This section provides a simple API for storing and retrieving lexicon entries.
§1. The user creates new lexicon entries with:
excerpt_meaning *Lexicon::register( unsigned int meaning_code, wording W, general_pointer data) { if (Wordings::empty(W)) internal_error("tried to register empty excerpt meaning"); return ExcerptMeanings::register(meaning_code, W, data); }
§2. excerpt_meaning objects are intended to be fairly opaque, but the user can call this to extract their attached data:
general_pointer Lexicon::get_data(excerpt_meaning *em) { return em->data; }
§3. Entries can be retrieved either the regular way, or in "maximal mode", which tries to parse a maximal-length initial portion of W rather than necessarily the whole thing.

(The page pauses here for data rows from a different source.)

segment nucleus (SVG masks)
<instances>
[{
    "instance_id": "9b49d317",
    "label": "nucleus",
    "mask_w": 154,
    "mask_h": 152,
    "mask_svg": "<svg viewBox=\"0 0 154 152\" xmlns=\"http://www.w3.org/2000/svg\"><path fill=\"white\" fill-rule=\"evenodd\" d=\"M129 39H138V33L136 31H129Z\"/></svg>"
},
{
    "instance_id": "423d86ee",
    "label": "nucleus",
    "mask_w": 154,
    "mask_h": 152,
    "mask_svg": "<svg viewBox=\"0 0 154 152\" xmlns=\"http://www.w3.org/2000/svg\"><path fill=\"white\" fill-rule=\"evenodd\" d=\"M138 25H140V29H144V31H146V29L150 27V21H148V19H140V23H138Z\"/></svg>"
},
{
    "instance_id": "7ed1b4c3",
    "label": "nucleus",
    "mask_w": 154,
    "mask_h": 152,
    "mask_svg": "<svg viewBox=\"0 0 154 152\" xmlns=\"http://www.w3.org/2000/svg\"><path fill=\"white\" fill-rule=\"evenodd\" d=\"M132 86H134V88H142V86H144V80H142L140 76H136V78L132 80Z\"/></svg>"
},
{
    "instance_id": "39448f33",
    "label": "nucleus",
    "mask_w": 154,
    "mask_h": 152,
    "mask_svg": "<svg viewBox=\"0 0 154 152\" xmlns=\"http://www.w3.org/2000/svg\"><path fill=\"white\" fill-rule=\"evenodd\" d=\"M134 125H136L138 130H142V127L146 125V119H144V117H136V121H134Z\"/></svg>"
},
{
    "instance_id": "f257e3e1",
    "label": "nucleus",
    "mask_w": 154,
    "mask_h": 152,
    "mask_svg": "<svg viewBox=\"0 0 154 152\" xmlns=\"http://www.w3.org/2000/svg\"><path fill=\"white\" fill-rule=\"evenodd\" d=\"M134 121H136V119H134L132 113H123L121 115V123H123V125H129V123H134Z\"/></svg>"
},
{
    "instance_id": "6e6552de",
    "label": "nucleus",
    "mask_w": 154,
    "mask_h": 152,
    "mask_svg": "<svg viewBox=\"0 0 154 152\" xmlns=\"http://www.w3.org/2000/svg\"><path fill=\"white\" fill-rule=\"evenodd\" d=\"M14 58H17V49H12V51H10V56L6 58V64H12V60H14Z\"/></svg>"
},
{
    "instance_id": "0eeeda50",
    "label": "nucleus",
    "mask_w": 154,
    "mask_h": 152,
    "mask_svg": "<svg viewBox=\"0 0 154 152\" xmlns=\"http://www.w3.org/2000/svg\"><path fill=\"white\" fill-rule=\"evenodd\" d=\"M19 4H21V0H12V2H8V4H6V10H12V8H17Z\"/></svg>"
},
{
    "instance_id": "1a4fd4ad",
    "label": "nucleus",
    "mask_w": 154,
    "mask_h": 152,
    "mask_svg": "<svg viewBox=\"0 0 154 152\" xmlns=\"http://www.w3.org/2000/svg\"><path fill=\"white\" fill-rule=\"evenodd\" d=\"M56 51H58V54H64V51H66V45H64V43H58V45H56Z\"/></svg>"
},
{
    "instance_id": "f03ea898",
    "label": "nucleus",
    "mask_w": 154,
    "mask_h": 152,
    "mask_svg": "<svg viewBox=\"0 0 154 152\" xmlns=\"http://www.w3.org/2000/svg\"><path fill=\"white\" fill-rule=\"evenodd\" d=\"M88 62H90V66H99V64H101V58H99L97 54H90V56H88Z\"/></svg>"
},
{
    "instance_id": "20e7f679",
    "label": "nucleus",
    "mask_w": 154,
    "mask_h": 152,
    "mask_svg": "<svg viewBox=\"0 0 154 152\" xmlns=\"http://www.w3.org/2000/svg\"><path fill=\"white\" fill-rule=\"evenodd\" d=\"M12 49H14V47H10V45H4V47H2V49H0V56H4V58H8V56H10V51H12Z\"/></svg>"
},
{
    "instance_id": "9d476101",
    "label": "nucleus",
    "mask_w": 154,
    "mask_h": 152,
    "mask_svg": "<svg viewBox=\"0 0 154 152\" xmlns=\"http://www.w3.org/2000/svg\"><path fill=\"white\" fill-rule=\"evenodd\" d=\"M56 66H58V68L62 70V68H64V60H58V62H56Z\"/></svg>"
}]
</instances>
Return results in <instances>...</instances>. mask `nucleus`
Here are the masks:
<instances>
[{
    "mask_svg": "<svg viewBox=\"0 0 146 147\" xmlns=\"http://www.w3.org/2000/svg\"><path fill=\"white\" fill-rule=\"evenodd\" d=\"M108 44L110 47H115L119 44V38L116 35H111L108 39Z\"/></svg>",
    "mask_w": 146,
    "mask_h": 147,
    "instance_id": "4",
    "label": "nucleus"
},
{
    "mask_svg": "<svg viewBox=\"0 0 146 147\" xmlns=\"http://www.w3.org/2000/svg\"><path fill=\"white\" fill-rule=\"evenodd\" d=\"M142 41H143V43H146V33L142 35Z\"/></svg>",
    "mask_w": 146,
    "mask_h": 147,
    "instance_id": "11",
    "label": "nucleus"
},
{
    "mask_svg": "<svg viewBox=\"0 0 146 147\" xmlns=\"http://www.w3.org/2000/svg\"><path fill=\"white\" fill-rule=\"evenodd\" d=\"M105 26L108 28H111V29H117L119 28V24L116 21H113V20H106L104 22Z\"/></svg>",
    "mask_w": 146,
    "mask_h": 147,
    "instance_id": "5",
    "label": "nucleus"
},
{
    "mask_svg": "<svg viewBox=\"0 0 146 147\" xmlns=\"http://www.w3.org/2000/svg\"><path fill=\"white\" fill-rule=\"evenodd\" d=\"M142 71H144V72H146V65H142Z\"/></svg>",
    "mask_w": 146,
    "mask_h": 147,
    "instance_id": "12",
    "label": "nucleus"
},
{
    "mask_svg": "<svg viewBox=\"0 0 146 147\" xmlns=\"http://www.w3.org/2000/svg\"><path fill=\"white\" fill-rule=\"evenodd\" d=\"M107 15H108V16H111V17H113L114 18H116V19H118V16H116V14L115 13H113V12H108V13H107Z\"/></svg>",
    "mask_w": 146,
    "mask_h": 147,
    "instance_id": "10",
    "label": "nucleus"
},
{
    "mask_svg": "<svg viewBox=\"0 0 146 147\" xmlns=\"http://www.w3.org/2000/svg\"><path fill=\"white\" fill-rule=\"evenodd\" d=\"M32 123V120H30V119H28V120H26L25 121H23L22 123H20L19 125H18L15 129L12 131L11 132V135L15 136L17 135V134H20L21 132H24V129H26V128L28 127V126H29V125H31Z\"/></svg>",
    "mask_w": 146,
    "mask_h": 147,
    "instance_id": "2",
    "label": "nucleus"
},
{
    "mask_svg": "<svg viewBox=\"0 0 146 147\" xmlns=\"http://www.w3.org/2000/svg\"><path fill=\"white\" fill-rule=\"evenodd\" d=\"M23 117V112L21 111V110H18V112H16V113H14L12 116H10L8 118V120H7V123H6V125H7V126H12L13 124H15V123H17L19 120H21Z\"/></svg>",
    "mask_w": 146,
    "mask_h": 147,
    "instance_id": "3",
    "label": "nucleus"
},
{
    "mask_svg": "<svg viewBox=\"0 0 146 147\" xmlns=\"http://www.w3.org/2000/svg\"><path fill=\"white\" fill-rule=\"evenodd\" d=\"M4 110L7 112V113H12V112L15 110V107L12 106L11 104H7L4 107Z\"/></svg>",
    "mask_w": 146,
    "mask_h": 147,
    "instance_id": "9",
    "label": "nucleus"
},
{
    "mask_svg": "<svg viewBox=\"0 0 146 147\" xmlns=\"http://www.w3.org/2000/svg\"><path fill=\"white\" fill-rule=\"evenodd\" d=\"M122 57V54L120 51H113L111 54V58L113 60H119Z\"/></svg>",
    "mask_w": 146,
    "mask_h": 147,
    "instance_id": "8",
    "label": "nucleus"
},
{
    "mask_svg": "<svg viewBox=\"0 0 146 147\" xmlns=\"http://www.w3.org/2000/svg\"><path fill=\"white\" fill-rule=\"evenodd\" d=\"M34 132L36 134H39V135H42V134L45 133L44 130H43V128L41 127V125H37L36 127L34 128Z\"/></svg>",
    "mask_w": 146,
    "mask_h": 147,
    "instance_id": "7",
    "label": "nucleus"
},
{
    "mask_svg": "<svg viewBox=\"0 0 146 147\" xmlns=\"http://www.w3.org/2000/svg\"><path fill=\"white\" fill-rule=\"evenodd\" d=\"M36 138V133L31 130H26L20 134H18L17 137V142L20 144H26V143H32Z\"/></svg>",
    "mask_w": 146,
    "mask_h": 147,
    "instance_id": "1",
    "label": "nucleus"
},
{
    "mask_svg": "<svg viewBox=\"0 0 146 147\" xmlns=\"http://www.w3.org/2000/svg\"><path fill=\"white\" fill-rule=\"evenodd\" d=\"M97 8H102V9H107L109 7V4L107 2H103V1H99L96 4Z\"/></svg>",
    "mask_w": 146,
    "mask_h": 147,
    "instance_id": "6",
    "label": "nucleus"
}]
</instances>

For example, that mode might peel off the adjective "fixed in place" from wording W which was "fixed in place door". This is very much the exception: we almost always want to match the whole of W.
It might seem symmetrical that the return value should be an excerpt_meaning. But that wouldn't enable us to return multiple results in the (frequent) case of ambiguity. Instead, we need to return a list of possibilities, and we do that by returning fragment of syntax tree material, using the infrastructure from syntax. This will be a list of nodes joined by ->next_alternative limks.
This list of nodes is disposable — even if it is a copy of something from the syntax tree, it is never the only copy. It can freely be ignored or changed. A return value of NULL means there were no results at all.
- ● If a meaning was registered in such a way that its data actually was a node from the syntax tree, then the result is a copy of that node.
- ● If not then the result is a node with the meaning code as its node type, and the excerpt meaning can be recovered from it using Node::get_meaning.
parse_node *Lexicon::retrieve(unsigned int mc_bitmap, wording W) { return FromLexicon::parse(mc_bitmap, W); } int lexicon_in_maximal_mode = FALSE; parse_node *Lexicon::retrieve_longest_initial_segment(unsigned int mc_bitmap, wording W) { int s = lexicon_in_maximal_mode; lexicon_in_maximal_mode = TRUE; parse_node *p = FromLexicon::parse(mc_bitmap, W); lexicon_in_maximal_mode = s; return p; }
§4. As a bonus, since the lexicon uses quite a convenient hash-coding system for excerpts, the following is available for anyone wanting to take advantage:
int Lexicon::wording_hash(wording W) { return ExcerptMeanings::hash_code(W); }